Rows from a segmentation dataset:
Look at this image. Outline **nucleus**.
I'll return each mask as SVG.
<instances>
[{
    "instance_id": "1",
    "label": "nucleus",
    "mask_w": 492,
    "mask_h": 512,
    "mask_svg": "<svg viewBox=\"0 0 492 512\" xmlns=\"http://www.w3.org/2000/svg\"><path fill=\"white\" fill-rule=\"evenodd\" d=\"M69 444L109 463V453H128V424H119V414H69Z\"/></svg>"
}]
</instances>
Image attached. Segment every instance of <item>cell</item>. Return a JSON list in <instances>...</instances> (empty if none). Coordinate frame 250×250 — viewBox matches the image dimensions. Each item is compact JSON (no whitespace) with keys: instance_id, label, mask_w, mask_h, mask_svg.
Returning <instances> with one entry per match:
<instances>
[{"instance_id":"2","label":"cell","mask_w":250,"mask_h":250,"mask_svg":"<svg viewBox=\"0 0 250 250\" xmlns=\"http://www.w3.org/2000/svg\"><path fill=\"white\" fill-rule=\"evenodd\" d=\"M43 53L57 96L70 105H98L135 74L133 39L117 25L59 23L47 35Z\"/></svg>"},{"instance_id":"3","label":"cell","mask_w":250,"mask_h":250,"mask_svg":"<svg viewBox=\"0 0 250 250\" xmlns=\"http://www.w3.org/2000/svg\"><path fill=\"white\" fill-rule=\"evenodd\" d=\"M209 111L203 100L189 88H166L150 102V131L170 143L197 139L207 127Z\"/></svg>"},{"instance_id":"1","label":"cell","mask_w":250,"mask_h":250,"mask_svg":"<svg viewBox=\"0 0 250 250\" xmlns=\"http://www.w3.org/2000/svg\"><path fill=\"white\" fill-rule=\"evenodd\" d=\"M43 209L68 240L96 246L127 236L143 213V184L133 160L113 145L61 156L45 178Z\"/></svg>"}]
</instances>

● **EXERCISE AIM**:
Return every line of the entries above verbatim, changing nothing.

● **FULL RESPONSE**:
Look at this image. Outline **nucleus**.
I'll return each mask as SVG.
<instances>
[{
    "instance_id": "1",
    "label": "nucleus",
    "mask_w": 492,
    "mask_h": 512,
    "mask_svg": "<svg viewBox=\"0 0 492 512\" xmlns=\"http://www.w3.org/2000/svg\"><path fill=\"white\" fill-rule=\"evenodd\" d=\"M69 444L109 463V453H128V424H119V414H69Z\"/></svg>"
}]
</instances>
Image attached. Segment every instance of <item>cell</item>. Return a JSON list in <instances>...</instances> (empty if none). Coordinate frame 250×250 — viewBox matches the image dimensions. Each item is compact JSON (no whitespace) with keys: instance_id, label, mask_w, mask_h, mask_svg.
Returning <instances> with one entry per match:
<instances>
[{"instance_id":"2","label":"cell","mask_w":250,"mask_h":250,"mask_svg":"<svg viewBox=\"0 0 250 250\" xmlns=\"http://www.w3.org/2000/svg\"><path fill=\"white\" fill-rule=\"evenodd\" d=\"M43 53L57 96L70 105H98L135 74L133 39L117 25L59 23L47 35Z\"/></svg>"},{"instance_id":"3","label":"cell","mask_w":250,"mask_h":250,"mask_svg":"<svg viewBox=\"0 0 250 250\" xmlns=\"http://www.w3.org/2000/svg\"><path fill=\"white\" fill-rule=\"evenodd\" d=\"M209 111L203 100L189 88H166L150 102V131L170 143L197 139L207 127Z\"/></svg>"},{"instance_id":"1","label":"cell","mask_w":250,"mask_h":250,"mask_svg":"<svg viewBox=\"0 0 250 250\" xmlns=\"http://www.w3.org/2000/svg\"><path fill=\"white\" fill-rule=\"evenodd\" d=\"M43 209L68 240L96 246L127 236L143 213V184L133 160L113 145L61 156L45 178Z\"/></svg>"}]
</instances>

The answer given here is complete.